Summary: | Abstract
A linguistic corpus is a collection of linguistic data derived from language texts, which represent the real patterns of language use to the researchers. The priority of the corpus over other linguistic resources stems from the amount of data it represents and the possibility of computer use in linguistic studies. In the present study, an annotated monolingual linguistic corpus of Light Verb Constructions (LVCs) of Persian language (LCP) developed by the authors was introduced. The corpus contained more than 6000 LVCs, which were used in more than 2000000 linguistic contexts. Just a comparison of the number of LVCs with the number of simple verbs in Persian is enough to indicate the importance of these types of language resources. This annotated corpus presented LVCs formed by 21 Persian Light Verbs (LVs) that are used in real contexts. This unprecedented work has the capacity to easily provide a large computational bulk of various data for the researchers to assess the existing hypotheses and put forward the new ones.
Keywords: Persian Language, Language Resources, Linguistic Corpus, Light Verb Constructions, Natural Language Processing
Introduction
Light verbs are a group of verbs that have lost part of their semantic contents during language evolution. These so-called light verbs in combination with a preverbal element like a noun, adjective, or prepositional phrase form Light Verb Constructions (LVCs) in Persian. The study of LVCs is important not only theoretically, but also practically. The verbal system of Persian largely consists of LVCs and it doubles the importance of their study in this language. Nevertheless, many studies have pointed out the challenges that Persian LVCs pose for computational systems. They have emphasized the lack of appropriate computer resources and the necessity of studies that provide the researchers with their standard language patterns in this language (Maerefat, 2004; Hasas Sediqi, 2010; Taslimipoor, 2012; Askariyan, 2012, and Barfi, 2016 among others).
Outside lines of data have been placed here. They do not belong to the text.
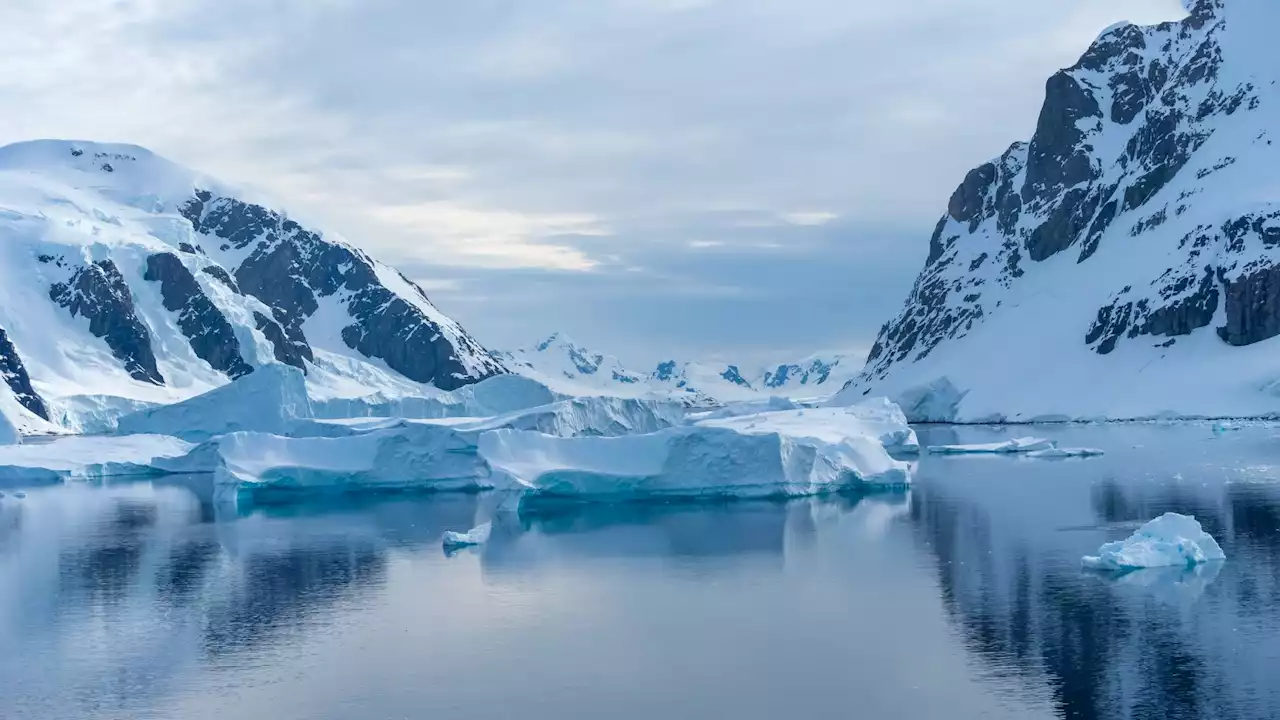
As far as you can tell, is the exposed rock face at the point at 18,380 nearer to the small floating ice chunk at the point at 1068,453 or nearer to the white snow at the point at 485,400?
the white snow at the point at 485,400

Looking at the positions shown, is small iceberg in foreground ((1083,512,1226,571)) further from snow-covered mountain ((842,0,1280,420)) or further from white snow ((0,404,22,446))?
snow-covered mountain ((842,0,1280,420))

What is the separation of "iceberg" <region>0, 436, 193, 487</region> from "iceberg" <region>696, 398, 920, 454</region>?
3426 cm

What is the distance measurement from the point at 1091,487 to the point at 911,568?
2133 cm

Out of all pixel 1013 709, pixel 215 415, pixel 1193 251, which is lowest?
pixel 1013 709

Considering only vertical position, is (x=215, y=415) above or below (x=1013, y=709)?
above

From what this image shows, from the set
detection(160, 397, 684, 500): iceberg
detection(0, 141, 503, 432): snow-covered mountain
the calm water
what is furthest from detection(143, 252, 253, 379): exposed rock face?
the calm water

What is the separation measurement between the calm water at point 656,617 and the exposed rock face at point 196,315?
135 m

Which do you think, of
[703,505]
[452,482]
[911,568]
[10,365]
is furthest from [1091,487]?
[10,365]

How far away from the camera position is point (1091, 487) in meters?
54.0

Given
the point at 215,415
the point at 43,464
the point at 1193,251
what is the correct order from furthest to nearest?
the point at 1193,251 → the point at 215,415 → the point at 43,464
Although there are already valuable Persian corpora developed by specialists like Bijan Khan (2004, 2018), Asi (2005), and Al-e-Ahmad et al. (2010) in this field, there is no corpus to comprehensively represent LVCs of all productive Persian Light Verbs (LVs). The only available corpus dealing with Persian LVCs is PresPred (Samvellian & Faqiri, 2013), which represents those consisting of one of the twenty-one productive Persian LVs (Zadan). To address this need, we developed the first corpus for Persian LVCs.[1] This annotated corpus presented the LVCs formed by 21 Persian LVs that are used in real contexts. The present unprecedented work has the capacity to readily provide a large computational bulk of various data for researchers.
Materials and Methods
Development of the present corpus experienced the following steps: designing the structure of the corpus, selecting a corpus as a basis, normalizing the texts, defining the search nodes, writing macro codes in Visual Basic Analysis (VBA) language for preparing the search software, extracting all the sentences containing the verbs under investigation (regardless of being light or lexical verbs), extracting the sentences with LVCs, and finally selecting an annotation model and applying it to the results. It was designed to be a synchronic monolingual corpus of Persian LVCs. We chose a corpus developed by Bijan Khan (2018) as a basis. It was developed in the Research Institute of Information and Communication Technology and contained 950000 text files. First, we normalized the texts and then used VBA macro codes to extract the LVCs consisting of 21 Persian LVs ( da:shtan: have, kardan: do, shodan: become, gashtan: turn, goza:shtan: put, keshidan: pull, didan: see, da:dan: give, bakhshidan: give, grant, gereftan: get, yaftan: obtain, ?a:madan: come, ?a:vardan: bring, residan: arrive, raftan: go, ?ofta:dan: fall, ?anda:khtan: throw, bordan: take, khordan: collide, zadan: hit, and bastan: tie). then, constituency test (topicalization, coordination, deletion, and substitution) was applied to distinguish LVCs from lexical verbs. Annotation of LVCs has been done at the word level within a Distributed Morphology setting (Halle & Marantz, 1993 and Marantz, 2013). Preverbal elements and LVs were considered as categoryless elements (annotated as Pre-Verbs (PVs)) and categorizers (annotated as LVs), respectively. In addition, the present and past lemmas of each LVC were given and their separability/inseparability was annotated as SEP/INSEP. It should be noted that in line with Karimi-Doostan (2011), the cases, in which preverbal elements and LVs were broken by a negative particle (neg), the imperfective morpheme (mi), modals and auxiliaries, such as ba:yad (should, must), xa:stan (will) as a future auxiliary verb, and da:sˇtan (to have) as a progressive auxiliary verb, as well as clitic pronouns like –esˇ (it), were annotated as INSEP. Table 1 represents these tags and the colors used for each of them.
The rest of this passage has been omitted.